The optics blur the image according to the point spread function, which is most likely a second order Bessel function (can't say for sure without know more about the optics), not a Gaussian. If the image was rendered using visible wavelengths what you need to do is change the wavelengths in Zemax to the IR wavelengths the bolometer will actually see. That will reduce your image resolution a lot. Then you can look at the spatial resolution of the optics by looking at the point spread function and/or the cutoff of the MTF in Zemax. If it's still much better than 17 microns then the camera will be the limiting factor. If it's much worse than than 17 microns (at least 5-6 pixels across the width of the Airy disc), the effect of the camera is minimal.
The effect of the camera is just pixelation, and you can simulate it just by downsampling the image in a graphics program. If you do it that way do not use anti-aliasing, because the optics in the camera clearly cannot do that!. Do not use any smoothing or convolution either.
Thank you Richard,
I believe that the colleague that ran the Zeemax simulation did indeed use IR wavelengths, and pixel pitch per FLIR documentation. I think the array size he used was 512x512 rather than 640x512 as stated in the literature. I think we were all surprised at the detail in the simulated image since we expected a "blob". Is it O.K. for me to email the image to you so you can see what I mean?
I think the array size he used was 512x512 rather than 640x512 as stated in the literature.
That's not going to make much difference (and in one direction, obviously no difference whatsoever ).
I think we were all surprised at the detail in the simulated image since we expected a "blob". Is it O.K. for me to email the image to you so you can see what I mean?

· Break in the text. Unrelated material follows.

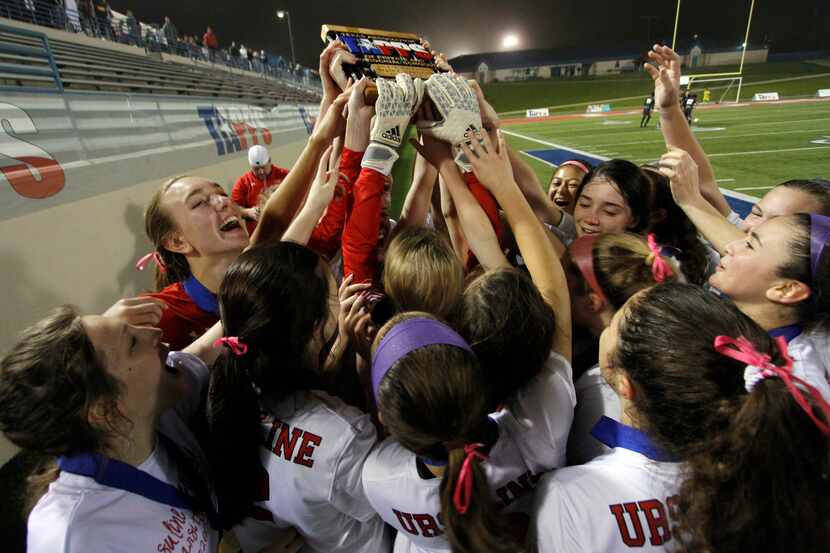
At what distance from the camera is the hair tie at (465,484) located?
35.7 inches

Sure. I'll send you a private message with my e-mail address. I'm not sure what I can tell you though, because I don't know anything about your optics. The key is to look at the MTF. That will tell you the expected resolution (I am not an expert in Zemax, but I am fairly sure the MTF is calculated without taking the detector into consideration. That's actually good, because the MTF of an FPA detector is a rather wishy-washy thing!), which you can compare to the pixel spacing.